__Work order__. List each line of the data that holds the string "forest".

__Records for the task__.
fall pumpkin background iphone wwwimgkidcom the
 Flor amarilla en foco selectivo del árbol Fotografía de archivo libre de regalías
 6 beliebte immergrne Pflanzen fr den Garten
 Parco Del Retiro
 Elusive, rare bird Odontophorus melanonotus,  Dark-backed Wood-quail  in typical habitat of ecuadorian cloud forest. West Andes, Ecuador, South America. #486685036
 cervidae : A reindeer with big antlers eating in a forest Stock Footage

__Response for this exercise__.
 Elusive, rare bird Odontophorus melanonotus,  Dark-backed Wood-quail  in typical habitat of ecuadorian cloud forest. West Andes, Ecuador, South America. #486685036
 cervidae : A reindeer with big antlers eating in a forest Stock Footage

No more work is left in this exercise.